▶ Assignment
Copy the listing below line for line, from its opening line to the one with "Vietnam;Lao, site loc_0725, 2018-10-19", both included; stop there.

▶ Exercise input

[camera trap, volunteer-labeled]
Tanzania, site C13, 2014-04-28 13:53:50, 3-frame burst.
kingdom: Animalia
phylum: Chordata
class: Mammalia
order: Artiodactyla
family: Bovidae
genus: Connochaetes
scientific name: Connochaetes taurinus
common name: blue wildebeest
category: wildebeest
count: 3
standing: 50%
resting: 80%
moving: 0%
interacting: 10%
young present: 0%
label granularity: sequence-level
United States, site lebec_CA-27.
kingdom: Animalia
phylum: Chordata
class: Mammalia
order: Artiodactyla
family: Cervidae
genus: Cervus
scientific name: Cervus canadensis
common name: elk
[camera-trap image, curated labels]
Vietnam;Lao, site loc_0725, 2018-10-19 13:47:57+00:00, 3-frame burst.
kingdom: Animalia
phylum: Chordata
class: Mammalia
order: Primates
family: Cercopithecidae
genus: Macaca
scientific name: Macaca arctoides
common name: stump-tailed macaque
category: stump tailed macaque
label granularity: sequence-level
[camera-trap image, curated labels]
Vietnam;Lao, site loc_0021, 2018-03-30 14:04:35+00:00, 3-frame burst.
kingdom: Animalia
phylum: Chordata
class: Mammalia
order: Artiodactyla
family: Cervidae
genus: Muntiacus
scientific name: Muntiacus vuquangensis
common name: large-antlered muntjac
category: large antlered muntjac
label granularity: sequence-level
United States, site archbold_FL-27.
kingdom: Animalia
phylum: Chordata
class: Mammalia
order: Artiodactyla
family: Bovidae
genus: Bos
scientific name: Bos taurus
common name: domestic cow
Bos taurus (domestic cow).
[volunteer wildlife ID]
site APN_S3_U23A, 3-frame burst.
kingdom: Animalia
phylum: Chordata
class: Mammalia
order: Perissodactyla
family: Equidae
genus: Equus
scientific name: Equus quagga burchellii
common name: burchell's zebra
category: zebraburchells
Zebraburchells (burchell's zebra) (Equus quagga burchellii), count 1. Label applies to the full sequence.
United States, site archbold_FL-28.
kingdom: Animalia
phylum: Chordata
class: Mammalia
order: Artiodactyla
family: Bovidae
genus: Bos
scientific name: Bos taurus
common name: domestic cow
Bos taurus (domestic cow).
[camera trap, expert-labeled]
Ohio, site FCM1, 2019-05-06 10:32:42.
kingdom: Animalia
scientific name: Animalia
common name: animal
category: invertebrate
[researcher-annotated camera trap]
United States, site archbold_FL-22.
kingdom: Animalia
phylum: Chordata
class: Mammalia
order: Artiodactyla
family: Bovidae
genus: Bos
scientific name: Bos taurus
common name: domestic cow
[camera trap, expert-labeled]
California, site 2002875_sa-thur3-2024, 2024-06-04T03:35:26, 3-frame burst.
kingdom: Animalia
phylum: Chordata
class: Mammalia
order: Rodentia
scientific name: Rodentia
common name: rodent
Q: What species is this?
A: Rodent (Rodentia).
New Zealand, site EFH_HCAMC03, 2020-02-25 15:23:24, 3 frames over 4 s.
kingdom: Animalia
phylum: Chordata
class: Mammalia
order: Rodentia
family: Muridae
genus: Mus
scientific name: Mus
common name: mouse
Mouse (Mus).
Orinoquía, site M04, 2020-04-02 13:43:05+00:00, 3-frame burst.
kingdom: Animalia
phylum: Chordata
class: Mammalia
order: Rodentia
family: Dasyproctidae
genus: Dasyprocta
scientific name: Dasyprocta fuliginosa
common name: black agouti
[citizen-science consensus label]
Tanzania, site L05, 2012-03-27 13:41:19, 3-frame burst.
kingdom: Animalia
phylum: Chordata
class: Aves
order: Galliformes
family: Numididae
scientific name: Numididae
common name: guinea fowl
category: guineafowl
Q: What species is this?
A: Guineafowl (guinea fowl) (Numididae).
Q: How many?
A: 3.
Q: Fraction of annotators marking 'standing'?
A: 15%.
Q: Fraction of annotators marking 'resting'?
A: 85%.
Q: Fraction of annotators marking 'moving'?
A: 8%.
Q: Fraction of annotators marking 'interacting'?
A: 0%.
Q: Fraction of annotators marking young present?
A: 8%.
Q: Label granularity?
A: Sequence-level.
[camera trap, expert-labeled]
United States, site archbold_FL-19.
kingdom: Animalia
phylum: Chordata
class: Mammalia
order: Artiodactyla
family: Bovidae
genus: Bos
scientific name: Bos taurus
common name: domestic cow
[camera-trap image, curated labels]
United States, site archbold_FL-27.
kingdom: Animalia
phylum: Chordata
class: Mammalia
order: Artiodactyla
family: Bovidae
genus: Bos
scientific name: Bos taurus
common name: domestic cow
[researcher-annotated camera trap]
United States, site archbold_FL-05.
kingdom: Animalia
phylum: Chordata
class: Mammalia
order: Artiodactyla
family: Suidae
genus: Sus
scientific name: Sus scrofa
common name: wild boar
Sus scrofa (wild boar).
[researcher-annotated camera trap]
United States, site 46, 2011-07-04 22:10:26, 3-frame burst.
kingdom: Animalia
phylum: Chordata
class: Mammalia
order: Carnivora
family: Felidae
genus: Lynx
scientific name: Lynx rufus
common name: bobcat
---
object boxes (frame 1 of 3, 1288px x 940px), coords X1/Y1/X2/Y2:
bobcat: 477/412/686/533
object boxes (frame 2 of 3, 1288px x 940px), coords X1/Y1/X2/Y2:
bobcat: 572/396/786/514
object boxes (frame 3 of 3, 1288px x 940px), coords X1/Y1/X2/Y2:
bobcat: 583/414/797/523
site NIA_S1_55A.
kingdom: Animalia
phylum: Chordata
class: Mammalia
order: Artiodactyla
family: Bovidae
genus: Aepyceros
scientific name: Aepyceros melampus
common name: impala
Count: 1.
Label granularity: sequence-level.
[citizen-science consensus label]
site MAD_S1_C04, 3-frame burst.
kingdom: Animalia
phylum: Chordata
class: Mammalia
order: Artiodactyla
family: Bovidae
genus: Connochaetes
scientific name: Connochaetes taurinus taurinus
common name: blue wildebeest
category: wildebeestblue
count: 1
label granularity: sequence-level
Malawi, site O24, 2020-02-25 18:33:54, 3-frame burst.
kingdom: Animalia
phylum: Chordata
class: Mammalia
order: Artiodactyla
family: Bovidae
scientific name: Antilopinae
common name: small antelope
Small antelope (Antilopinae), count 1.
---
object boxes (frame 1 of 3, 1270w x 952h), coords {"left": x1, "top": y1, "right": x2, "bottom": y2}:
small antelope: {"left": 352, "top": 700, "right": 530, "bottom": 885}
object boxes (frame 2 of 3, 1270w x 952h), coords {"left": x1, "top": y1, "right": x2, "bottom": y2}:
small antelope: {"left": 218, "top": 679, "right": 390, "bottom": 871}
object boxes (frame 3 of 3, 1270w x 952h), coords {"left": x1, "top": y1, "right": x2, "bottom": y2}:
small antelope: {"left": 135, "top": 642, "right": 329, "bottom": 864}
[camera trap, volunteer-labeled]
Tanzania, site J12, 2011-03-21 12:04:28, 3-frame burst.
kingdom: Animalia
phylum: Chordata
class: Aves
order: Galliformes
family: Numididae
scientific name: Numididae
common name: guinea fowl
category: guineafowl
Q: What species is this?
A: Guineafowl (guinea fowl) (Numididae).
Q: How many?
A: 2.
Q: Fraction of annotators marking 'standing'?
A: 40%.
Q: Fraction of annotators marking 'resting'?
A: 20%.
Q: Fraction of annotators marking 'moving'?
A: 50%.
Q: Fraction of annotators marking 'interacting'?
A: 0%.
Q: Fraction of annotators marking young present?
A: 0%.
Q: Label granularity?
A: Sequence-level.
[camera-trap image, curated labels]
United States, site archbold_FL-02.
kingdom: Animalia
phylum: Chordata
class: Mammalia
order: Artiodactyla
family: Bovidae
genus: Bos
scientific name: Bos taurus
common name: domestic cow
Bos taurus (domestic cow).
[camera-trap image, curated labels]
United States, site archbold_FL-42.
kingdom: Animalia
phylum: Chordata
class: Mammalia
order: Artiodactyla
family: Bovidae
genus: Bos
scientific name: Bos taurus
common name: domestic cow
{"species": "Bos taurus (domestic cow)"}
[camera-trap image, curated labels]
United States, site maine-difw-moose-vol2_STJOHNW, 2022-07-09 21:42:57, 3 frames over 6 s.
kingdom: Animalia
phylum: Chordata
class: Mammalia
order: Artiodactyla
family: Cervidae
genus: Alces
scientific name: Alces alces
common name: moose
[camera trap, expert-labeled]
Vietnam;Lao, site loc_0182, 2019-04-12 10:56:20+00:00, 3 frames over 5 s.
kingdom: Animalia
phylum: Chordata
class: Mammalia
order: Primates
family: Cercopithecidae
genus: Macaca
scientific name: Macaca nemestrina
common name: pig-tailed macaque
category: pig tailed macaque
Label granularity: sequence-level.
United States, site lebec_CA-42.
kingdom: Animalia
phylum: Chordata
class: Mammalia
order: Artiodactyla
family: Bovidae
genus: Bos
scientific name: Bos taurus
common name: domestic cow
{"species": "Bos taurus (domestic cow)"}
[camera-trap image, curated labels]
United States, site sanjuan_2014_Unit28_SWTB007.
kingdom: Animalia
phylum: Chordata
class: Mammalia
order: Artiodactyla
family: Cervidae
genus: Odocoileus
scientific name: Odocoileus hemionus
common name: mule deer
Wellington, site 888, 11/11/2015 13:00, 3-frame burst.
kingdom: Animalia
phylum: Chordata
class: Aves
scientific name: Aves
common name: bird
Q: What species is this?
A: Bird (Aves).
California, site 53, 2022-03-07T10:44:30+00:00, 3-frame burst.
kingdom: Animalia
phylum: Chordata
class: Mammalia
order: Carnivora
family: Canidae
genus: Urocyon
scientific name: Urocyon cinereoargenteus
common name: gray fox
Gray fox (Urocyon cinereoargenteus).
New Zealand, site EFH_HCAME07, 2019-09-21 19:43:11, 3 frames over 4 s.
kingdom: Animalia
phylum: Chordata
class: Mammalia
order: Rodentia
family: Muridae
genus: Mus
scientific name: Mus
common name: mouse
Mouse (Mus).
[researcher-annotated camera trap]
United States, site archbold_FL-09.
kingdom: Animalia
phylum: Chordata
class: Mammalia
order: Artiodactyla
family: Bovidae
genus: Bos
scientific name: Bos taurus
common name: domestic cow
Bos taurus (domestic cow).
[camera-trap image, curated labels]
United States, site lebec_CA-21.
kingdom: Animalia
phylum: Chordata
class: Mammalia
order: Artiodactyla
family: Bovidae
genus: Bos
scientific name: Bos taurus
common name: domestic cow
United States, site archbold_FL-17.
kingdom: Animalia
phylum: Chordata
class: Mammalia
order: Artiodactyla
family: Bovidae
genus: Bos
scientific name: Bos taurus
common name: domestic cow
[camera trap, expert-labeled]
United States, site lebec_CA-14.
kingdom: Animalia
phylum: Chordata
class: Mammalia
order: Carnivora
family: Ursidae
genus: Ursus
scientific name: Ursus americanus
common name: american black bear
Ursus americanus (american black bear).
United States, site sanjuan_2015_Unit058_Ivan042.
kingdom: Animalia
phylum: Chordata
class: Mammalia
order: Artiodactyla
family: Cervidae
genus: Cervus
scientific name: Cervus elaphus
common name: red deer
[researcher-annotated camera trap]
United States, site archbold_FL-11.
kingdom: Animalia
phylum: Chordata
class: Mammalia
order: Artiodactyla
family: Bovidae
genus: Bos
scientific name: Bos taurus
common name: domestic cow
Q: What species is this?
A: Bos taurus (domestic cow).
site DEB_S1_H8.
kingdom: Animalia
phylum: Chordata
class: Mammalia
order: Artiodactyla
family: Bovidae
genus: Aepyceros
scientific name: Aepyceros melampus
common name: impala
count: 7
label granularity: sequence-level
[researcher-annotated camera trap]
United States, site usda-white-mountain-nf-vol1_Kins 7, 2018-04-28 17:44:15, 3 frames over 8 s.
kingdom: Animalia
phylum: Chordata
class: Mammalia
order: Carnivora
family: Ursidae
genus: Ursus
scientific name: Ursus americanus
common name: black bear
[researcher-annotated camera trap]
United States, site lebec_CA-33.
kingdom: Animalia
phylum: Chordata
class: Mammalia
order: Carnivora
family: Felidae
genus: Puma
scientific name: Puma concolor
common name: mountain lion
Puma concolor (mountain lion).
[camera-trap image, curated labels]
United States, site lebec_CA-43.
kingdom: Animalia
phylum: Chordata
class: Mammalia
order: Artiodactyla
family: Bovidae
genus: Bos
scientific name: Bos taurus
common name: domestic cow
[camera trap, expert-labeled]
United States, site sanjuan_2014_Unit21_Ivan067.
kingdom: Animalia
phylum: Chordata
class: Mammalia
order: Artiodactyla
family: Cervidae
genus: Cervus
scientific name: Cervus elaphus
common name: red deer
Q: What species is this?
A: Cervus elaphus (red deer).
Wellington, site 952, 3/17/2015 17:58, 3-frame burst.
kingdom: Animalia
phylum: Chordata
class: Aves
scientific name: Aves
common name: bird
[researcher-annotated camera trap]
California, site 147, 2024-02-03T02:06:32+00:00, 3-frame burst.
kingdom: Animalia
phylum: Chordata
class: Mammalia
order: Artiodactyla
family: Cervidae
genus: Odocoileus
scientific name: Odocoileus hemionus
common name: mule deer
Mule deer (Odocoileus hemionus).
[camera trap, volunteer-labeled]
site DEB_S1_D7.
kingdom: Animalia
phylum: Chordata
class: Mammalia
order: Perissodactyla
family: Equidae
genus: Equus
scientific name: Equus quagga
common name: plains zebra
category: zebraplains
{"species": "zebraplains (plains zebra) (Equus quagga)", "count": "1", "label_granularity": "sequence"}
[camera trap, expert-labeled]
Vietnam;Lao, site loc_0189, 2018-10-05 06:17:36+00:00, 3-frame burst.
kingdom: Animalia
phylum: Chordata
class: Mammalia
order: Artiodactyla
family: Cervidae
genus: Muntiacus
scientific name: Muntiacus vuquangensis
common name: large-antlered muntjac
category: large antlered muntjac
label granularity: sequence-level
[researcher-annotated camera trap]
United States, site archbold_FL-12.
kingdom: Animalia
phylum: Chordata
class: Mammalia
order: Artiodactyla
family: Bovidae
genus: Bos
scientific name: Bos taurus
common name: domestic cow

▶ Solution for this exercise
[camera trap, volunteer-labeled]
Tanzania, site C13, 2014-04-28 13:53:50, 3-frame burst.
kingdom: Animalia
phylum: Chordata
class: Mammalia
order: Artiodactyla
family: Bovidae
genus: Connochaetes
scientific name: Connochaetes taurinus
common name: blue wildebeest
category: wildebeest
count: 3
standing: 50%
resting: 80%
moving: 0%
interacting: 10%
young present: 0%
label granularity: sequence-level
United States, site lebec_CA-27.
kingdom: Animalia
phylum: Chordata
class: Mammalia
order: Artiodactyla
family: Cervidae
genus: Cervus
scientific name: Cervus canadensis
common name: elk
[camera-trap image, curated labels]
Vietnam;Lao, site loc_0725, 2018-10-19 13:47:57+00:00, 3-frame burst.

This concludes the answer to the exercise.